Nigeria,it would be recalled exited recession according to the Nationl Bureau of Statistics GDP report in Q2 of 2017 after suffering contraction for five consecutive qauters.

However, experts are worried that if the government did not handle the issue of negotiations of minimum wage with the Organised labour,it would take its toll negatively on the economy,with the possibility of pushing  the already fragile economy‎ back to recession.

Tonye Ejinkonye‎, Vice President of the National Association of Commerce and  Industry, Mines and Agriculture told BusinessDay that: “Regrettably, this is a problem that the government could have addressed long ago. In fairness to labour,this is the something they have been agitating for long ago.”

Ejinkonye argued that: “The federal government has been given more than enough space to come to a reasonable arrangement by now I just hope and believe that the meeting they are having today, as I understand that the labour has agreed to meet with ‎the federal government team – the tripartite team, the Organised Private Sector (OPS) and other teams.

“We sincerely hope that reason would prevail. Our economy is very fragile at this moment.
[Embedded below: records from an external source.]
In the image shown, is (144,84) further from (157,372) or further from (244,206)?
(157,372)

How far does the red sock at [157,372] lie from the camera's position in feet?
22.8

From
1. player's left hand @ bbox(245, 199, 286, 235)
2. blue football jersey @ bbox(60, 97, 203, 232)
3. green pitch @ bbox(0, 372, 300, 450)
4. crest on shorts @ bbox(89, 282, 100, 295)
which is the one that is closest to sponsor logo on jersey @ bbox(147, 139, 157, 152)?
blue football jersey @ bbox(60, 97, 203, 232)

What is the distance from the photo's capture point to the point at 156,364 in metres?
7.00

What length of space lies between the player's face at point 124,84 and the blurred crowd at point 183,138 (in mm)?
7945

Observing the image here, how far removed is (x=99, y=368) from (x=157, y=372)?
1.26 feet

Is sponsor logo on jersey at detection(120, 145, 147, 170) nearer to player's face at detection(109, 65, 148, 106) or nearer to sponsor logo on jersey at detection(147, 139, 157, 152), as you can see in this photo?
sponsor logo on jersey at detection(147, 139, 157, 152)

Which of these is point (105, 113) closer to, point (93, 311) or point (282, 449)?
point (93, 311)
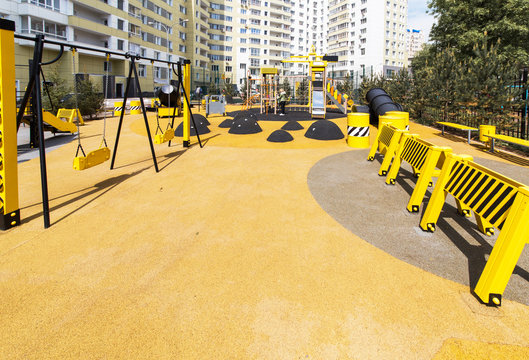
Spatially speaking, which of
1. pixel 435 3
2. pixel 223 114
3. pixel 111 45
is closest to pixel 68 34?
pixel 111 45

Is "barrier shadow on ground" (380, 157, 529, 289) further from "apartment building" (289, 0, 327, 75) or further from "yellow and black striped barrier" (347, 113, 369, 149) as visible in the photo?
"apartment building" (289, 0, 327, 75)

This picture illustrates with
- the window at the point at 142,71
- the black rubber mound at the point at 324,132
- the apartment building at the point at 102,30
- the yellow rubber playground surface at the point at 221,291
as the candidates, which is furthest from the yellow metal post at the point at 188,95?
the window at the point at 142,71

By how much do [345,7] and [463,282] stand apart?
99.3 meters

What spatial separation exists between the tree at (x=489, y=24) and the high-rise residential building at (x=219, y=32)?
58.5 ft

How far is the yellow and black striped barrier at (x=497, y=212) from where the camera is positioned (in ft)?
10.6

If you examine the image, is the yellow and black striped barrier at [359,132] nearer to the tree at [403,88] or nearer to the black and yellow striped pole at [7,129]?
the black and yellow striped pole at [7,129]

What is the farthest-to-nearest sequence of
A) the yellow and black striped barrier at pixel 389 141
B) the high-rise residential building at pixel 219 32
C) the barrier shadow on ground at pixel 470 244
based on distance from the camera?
the high-rise residential building at pixel 219 32
the yellow and black striped barrier at pixel 389 141
the barrier shadow on ground at pixel 470 244

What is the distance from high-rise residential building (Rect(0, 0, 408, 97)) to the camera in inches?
1532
We don’t need this kind of situation make the economy more precarious,because we are going to loose more in wasted resources and time.
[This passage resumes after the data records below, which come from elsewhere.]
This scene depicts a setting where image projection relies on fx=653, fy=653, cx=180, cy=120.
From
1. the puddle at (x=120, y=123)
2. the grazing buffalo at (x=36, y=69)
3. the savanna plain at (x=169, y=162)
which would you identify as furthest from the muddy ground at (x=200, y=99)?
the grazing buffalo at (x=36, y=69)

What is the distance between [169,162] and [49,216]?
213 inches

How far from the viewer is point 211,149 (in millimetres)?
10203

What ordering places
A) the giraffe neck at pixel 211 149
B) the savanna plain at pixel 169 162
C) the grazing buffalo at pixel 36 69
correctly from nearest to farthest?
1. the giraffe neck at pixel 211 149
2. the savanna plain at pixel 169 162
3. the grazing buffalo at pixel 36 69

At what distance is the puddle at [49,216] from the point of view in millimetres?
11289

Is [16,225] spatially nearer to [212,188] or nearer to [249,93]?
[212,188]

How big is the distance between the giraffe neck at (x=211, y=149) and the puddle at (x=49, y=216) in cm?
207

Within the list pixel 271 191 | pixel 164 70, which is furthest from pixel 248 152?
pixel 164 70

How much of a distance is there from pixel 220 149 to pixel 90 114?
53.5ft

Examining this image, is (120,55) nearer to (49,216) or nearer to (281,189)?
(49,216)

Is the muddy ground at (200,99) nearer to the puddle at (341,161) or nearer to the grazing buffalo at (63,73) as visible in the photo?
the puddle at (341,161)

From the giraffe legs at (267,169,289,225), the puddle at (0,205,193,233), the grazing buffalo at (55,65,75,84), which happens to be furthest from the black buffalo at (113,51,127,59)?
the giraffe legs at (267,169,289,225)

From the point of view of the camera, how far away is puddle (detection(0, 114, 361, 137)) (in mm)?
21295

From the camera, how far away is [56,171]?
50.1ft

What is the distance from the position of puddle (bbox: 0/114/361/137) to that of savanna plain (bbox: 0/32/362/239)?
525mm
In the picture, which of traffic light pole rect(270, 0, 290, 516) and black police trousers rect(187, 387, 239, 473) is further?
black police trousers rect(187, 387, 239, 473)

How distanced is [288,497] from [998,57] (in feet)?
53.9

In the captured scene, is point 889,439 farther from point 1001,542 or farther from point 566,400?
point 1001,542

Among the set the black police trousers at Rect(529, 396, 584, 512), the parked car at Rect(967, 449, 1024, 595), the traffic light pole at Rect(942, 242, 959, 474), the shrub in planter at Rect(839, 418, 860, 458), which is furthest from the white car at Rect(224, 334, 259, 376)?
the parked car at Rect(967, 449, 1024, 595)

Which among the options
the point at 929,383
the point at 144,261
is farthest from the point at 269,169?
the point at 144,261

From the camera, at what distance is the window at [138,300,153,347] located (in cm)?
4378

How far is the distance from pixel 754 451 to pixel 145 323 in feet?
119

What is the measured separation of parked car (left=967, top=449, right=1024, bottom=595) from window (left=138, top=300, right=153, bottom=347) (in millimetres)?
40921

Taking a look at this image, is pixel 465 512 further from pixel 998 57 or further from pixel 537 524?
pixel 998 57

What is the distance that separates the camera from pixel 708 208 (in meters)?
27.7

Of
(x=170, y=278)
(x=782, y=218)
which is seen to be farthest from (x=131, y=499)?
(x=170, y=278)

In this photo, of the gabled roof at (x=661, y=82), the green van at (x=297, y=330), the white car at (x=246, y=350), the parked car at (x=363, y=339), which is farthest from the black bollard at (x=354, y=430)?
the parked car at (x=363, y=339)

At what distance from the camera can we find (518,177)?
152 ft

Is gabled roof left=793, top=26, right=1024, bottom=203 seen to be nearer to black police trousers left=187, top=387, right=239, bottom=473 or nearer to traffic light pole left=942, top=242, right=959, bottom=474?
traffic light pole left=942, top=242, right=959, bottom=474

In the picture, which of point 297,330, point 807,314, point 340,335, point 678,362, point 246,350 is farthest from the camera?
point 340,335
“The economy would take a bit heat, once the sector goes on strike and it is going to be a general strike involving the aviation and other key sectors.

‎”Even with the threat action,the Nigerian economy is already being threatened and is already loosing a lot. Go to ATMS and see how people are making last minute withdrawals to prepare to the industrial action. Go to the satellite towns you see people in the various markets buying up food stuffs preparatory to the industrial action,” he said.

‎In a similar submission, Celestine Okeke, Lead Partner Micro Small and Medium Advocacy Initiative, told BusinessDay that once the labour goes to another strike, it compounds the already existing economic problems we have.

“We are already nearing recession,it is not as if we have left recession completely. It is more of a technical thing,and you recall the National Bureau of Statistics cautioning the people that it is not yet ‘uhuru’ when we celebrated the technical exit from recession.

“Mind you,we any careless economic step we take now,would just land us into the complete recession mess again.‎”

In further observations, he said: “The government needs to be sincere in its negotiations and come out plain on its stands and not make any attempt to lord it over to incoming government perhaps because most of them don’t believe in the terms of negotiations. Take for instance the ASUU strike,the negotiating government I make bold to say don’t have strong template for its implementation. That is why we keep having that issue causing us lot of problems‎.

“Government must be firm and explore all the avenues to ensure we don’t put the economy into another distress with another industrial action,since the economy has been under serious stress with many industries retrenching their staff on the back of effects of wrong economic policies of government,” he added.